Galen lay down in the hollow between two furrows, curled on his side. Breathing heavily, wet with sweat, the air cool now on his skin. His forehead in the dirt. The world only an illusion. This orchard, the long rows of trees, only a psychic space to hold the illusion of self and memory. His grandfather giving him rides on the old green tractor, the putting sound of the engine. His grandfather's Panama hat, brown shirt, smell of wine on his breath, Riesling. The feel of the tractor tugging forward, the lurch as the front wheels crossed over a furrow. All of that a training to feel the margins of things, the slipping, none of it real. The only problem was how to slip now beyond the edges of the dream. The dirt really felt like dirt.
G
alen woke many times in the night, shivering. The moon a traveler, crabbing sideways through the stars. Galen on the surface of the earth. The planet not to be believed, spinning at thousands of miles per hour. There should be some sound to that if it were true. Some thrumming or vibration. But the dirt was soundless, and it felt too light, as if the earth's crust were only a few feet deep. What Galen wanted was for the crust to crack so that he could fall through, fall thousands of miles flipping through empty space toward the center of gravity, accelerating, and then fall past the center toward the crust on the other side and feel himself slowing as gravity took hold. Until he'd reach the underside of the other side of the world and touch it lightly with his fingertips, then fall backward again. His feet would never touch ground, and that would be good.
Galen was so cold his teeth were chattering. But he didn't get up. He fell back into sleep over and over, and the night was an endless thing. Each night a lifetime, including the wait for the end.

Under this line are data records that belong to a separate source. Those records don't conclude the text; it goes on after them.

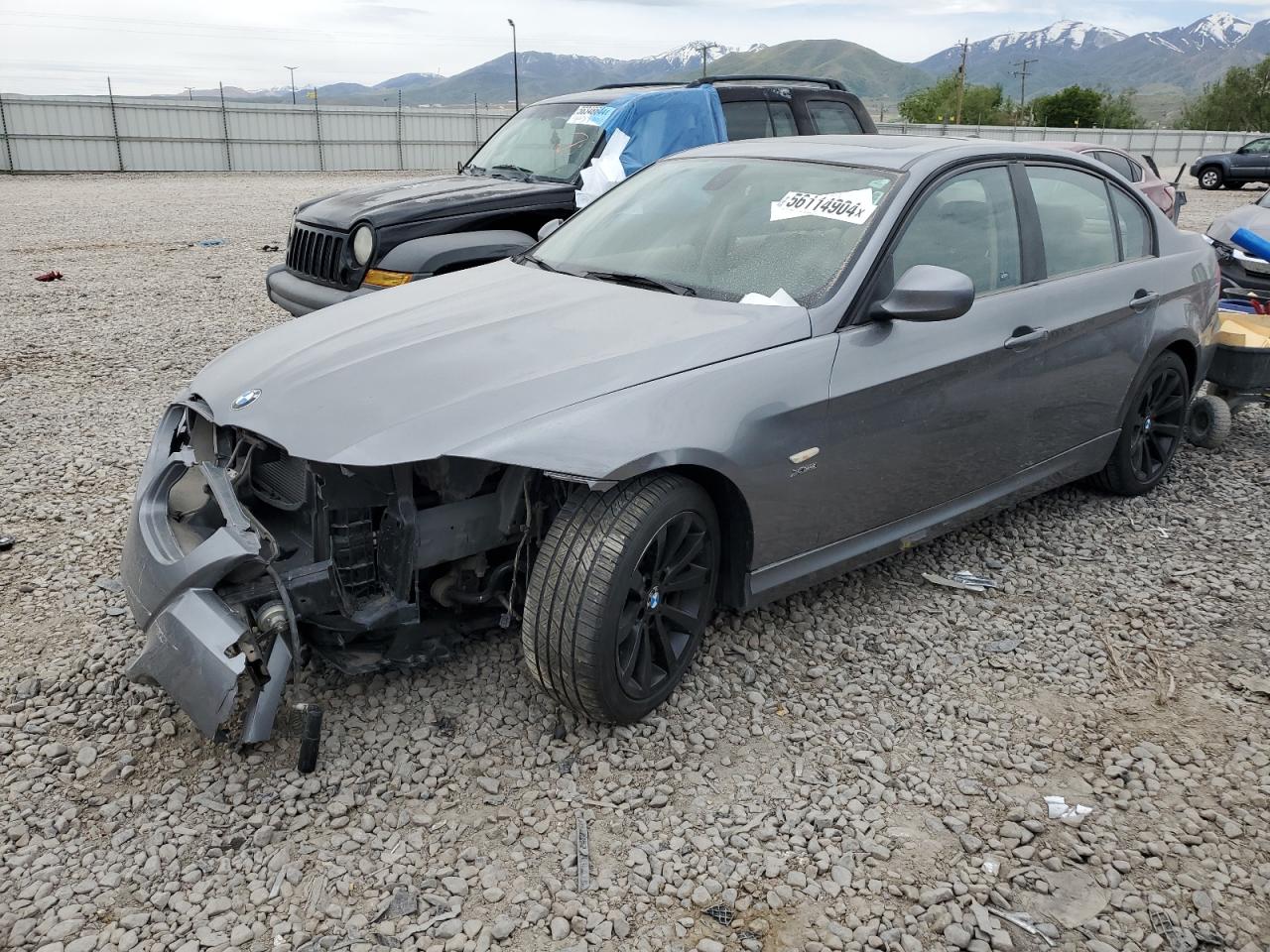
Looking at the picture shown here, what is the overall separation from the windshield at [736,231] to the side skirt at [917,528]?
34.1 inches

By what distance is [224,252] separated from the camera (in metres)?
13.0

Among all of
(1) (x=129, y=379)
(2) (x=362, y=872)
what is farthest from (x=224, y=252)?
(2) (x=362, y=872)

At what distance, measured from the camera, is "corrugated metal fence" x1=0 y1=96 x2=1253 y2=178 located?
89.4 feet

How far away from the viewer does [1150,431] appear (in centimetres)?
503

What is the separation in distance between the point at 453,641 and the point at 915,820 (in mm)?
1472

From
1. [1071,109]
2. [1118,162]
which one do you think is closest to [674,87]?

And when the end came, finally, when the sky lightened, the black become blue, Galen was not yet ready. Too quickly the air would bake, the earth would bake, and the day would repeat itself. There'd be tea with his mother and the visit with his grandmother and the visit from his aunt and cousin. Galen didn't feel he could do it again.
He had to pee so badly he finally rose, sent an arc of piss toward a tree, then hooked his thumbs under his armpits and crowed a
cockadoodledoo
loud into the dawn. He strutted around naked, flapping his arms, warming up, calling in the day. His stomach an empty cavern, a pit shrinking him from the center. But he kept strutting, broke into a low run through the trees, then over to the main house. Stood beneath his mother's window, crowed as loudly as he could and stomped his feet in the grass.
Damn it, Galen, he finally heard. I'm up now, and you know I won't be able to fall back asleep.
Galen felt a smile, the real thing, happen across his face, his cheeks pulling themselves up. No stunted thing, his face not broken. He stopped crowing, walked over to grab his clothes from under the fig tree, and went in through the pantry. Quiet up the steps to his room, and he closed the door, took a shower to be clean finally, then buried himself under the covers, a warm nest, and fell deeply into sleep.